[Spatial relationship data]
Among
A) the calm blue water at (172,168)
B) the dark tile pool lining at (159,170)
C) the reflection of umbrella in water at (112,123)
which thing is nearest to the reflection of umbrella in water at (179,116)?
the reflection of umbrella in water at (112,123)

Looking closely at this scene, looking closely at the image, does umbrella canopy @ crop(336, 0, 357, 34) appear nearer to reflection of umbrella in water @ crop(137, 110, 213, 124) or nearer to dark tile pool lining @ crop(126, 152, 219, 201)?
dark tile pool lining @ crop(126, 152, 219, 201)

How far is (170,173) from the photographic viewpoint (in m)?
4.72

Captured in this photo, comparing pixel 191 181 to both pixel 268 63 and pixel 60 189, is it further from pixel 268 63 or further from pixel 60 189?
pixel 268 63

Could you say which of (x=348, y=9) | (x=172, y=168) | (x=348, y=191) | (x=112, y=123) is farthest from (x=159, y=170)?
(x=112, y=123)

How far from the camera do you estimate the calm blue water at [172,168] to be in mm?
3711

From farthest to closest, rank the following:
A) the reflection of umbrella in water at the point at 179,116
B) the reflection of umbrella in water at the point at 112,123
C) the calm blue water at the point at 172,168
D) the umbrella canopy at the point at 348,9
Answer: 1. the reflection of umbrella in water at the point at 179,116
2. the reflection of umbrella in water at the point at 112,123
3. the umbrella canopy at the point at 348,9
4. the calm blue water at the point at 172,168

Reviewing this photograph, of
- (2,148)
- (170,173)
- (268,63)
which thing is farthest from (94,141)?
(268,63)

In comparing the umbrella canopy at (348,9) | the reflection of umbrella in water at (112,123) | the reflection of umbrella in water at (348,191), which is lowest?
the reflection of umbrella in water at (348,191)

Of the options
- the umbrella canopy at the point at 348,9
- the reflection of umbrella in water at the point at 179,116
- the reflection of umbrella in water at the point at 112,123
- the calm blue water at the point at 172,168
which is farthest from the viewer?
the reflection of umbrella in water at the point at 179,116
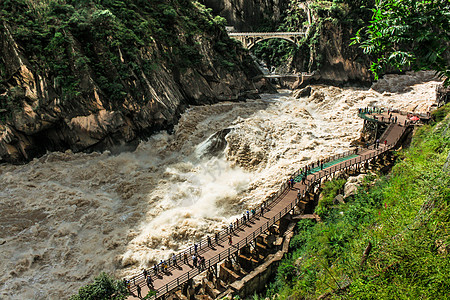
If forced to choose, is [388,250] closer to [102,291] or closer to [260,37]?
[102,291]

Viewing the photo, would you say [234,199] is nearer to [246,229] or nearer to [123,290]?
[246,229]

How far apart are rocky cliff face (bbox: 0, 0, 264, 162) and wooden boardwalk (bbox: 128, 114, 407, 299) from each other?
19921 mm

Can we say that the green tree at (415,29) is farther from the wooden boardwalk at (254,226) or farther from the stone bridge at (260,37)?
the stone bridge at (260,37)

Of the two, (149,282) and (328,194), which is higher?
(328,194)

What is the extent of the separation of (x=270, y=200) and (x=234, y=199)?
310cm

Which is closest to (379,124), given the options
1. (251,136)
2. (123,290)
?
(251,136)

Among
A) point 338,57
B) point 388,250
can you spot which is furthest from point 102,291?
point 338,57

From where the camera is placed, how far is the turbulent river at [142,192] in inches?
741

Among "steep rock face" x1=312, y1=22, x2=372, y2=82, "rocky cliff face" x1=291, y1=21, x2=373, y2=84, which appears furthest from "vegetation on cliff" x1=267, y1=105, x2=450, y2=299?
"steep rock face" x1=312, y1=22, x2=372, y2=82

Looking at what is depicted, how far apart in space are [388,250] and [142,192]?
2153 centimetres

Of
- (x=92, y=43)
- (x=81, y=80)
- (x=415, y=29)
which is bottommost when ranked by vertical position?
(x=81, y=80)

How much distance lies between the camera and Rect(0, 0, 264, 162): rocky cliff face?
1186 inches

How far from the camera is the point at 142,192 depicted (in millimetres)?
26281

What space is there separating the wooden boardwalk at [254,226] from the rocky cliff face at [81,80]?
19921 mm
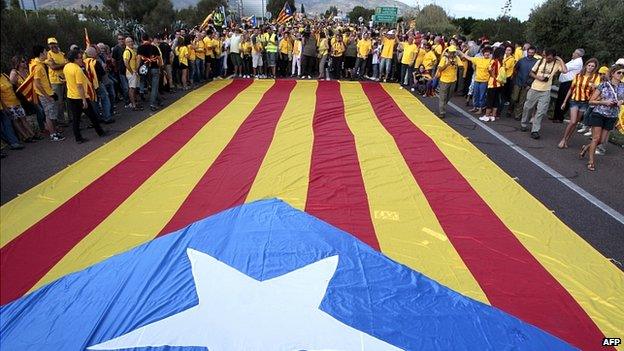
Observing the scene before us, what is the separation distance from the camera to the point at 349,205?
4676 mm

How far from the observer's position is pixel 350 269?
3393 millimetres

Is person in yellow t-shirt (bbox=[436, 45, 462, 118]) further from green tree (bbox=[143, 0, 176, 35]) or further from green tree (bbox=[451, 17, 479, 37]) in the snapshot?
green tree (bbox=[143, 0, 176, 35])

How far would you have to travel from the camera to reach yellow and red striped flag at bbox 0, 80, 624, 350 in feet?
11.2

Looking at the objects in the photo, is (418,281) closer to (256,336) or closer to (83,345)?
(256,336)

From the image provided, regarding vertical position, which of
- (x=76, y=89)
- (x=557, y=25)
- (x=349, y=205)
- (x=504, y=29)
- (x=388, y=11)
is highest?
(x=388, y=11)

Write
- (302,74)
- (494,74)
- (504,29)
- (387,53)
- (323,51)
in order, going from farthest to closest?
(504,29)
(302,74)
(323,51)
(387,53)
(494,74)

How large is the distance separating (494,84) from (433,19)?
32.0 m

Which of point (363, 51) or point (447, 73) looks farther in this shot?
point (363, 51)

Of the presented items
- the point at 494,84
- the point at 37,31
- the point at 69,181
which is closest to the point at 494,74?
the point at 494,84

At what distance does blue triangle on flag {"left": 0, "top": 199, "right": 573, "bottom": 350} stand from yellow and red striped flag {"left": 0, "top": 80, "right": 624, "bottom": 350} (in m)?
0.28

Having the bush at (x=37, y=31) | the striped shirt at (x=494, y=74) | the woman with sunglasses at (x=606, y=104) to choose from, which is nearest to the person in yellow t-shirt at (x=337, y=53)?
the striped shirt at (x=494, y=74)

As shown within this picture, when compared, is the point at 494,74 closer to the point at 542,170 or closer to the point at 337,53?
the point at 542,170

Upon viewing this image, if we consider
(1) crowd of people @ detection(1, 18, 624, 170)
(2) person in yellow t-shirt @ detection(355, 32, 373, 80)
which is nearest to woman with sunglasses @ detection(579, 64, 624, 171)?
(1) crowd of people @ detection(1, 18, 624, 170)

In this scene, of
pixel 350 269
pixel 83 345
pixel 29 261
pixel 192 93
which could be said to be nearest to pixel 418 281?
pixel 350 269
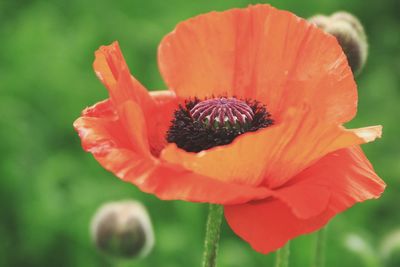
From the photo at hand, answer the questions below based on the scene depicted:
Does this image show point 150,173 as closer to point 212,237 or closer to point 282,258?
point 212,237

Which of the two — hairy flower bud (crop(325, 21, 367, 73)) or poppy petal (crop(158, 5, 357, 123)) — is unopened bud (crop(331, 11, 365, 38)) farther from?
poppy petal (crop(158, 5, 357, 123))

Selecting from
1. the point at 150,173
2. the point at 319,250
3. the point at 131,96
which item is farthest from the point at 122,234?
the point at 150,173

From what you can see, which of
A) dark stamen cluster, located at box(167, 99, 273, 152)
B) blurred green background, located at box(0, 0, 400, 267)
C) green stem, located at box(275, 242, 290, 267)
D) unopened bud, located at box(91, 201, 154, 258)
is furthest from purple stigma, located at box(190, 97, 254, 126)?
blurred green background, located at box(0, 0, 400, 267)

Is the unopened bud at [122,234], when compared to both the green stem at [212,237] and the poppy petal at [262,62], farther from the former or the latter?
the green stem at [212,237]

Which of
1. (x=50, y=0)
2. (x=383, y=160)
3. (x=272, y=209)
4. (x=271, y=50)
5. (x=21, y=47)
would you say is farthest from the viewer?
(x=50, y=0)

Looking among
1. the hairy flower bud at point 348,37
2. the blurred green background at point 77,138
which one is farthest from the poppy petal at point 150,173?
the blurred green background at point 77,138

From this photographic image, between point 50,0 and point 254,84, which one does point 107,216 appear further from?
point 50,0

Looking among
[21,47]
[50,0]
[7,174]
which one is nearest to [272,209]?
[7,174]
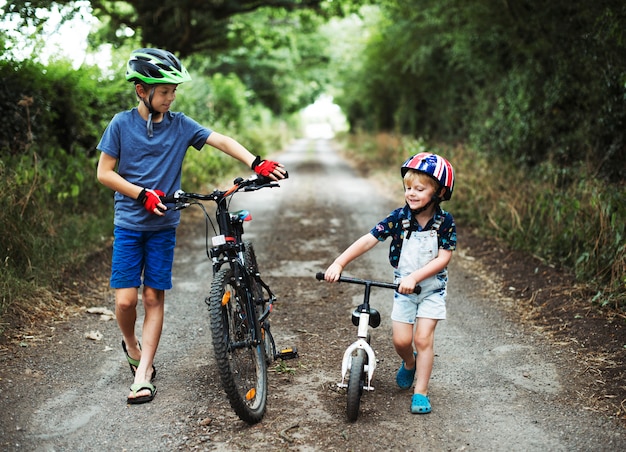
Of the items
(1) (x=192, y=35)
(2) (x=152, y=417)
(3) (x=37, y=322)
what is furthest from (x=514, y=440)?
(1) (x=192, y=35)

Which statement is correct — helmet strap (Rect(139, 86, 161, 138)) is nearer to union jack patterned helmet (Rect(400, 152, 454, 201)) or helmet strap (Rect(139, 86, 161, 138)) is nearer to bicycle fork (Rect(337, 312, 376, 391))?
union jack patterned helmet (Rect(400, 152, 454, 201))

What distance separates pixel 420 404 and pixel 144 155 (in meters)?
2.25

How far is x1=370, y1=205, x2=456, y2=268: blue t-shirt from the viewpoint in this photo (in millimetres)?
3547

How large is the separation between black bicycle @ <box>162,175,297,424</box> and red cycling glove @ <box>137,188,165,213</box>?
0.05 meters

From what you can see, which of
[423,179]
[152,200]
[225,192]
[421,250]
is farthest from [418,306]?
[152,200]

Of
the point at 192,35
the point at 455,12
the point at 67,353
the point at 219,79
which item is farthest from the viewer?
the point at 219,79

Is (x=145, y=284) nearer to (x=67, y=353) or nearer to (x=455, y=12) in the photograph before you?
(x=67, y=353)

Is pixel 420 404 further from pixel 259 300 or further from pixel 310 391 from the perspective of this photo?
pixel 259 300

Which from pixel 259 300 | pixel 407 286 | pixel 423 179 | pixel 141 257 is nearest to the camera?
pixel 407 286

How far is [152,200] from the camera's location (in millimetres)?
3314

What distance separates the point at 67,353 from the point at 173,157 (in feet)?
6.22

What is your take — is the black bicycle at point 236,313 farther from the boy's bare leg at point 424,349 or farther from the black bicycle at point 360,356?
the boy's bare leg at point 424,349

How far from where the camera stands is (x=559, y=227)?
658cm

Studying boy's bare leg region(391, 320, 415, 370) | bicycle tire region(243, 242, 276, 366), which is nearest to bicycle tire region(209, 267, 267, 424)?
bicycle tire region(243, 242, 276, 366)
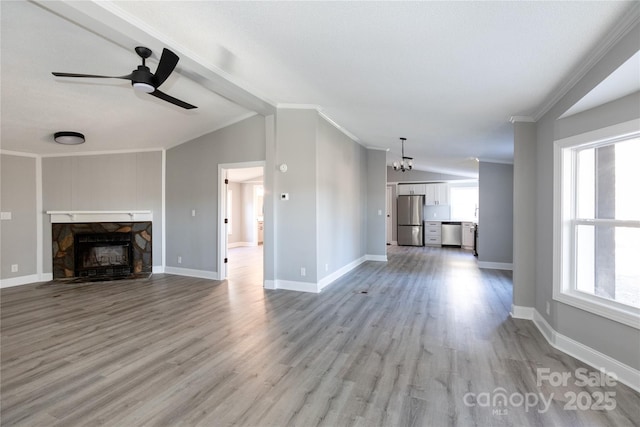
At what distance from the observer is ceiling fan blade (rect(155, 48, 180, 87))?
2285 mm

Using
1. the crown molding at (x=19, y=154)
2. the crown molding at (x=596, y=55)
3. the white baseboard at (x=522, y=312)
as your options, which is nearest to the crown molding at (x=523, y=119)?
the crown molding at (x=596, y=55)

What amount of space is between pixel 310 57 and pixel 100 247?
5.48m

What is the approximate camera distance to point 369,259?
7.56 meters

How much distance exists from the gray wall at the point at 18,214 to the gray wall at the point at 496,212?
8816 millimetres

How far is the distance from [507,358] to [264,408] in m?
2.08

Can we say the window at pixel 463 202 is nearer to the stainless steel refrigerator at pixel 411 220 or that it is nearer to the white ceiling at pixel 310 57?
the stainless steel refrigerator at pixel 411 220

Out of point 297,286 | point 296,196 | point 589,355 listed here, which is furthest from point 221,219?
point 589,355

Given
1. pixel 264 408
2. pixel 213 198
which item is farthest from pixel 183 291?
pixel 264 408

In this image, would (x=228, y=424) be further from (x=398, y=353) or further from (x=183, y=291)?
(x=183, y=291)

### Stated exercise
Copy out the part of the data above that opens with the line containing "How far from the camera is" and closes with the line containing "3393 millimetres", keeping every line unchanged and including both of those lines. Leave the pictures out of your answer.

### Written answer
How far from the camera is the point at 142,192 depicted (in millimetres)?
26281

What space is there separating the wooden boardwalk at [254,226] from the rocky cliff face at [81,80]?
19921 mm
Observing the scene before us, what is the separation distance from the camera to the point at 349,205?
4676 mm

How far from the observer's position is pixel 350 269?
3393 millimetres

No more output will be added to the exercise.